■ Exercise aim ■
From the entries below, write out exactly the lines between the line holding "El toro es perseguido" and the line holding "Картинки прикольные, открытки привет коты", inclusive, excluding any pictures.

■ Material to process ■
==*==

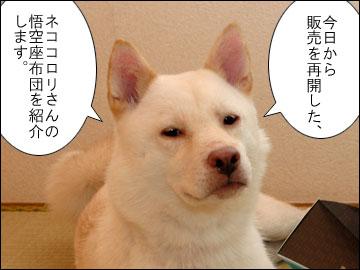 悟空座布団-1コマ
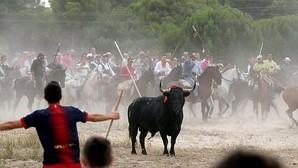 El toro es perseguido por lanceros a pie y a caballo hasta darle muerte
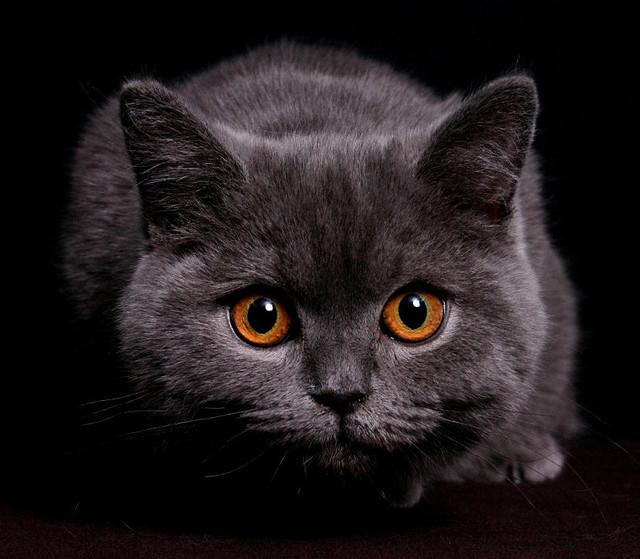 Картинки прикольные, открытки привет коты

==*==

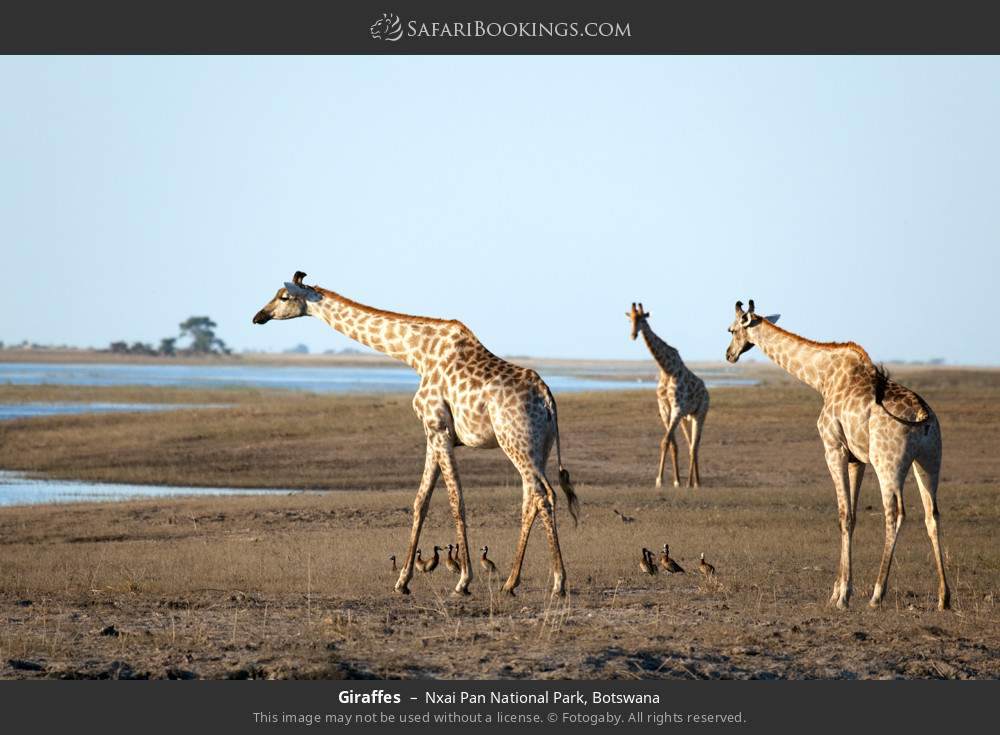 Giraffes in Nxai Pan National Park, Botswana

==*==

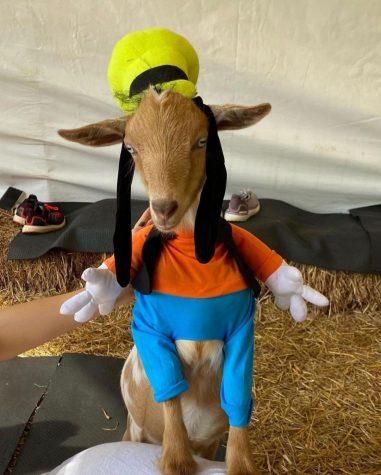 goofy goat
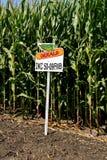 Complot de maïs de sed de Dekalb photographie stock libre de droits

==*==

■ Answer to this exercise ■
 El toro es perseguido por lanceros a pie y a caballo hasta darle muerte
 Картинки прикольные, открытки привет коты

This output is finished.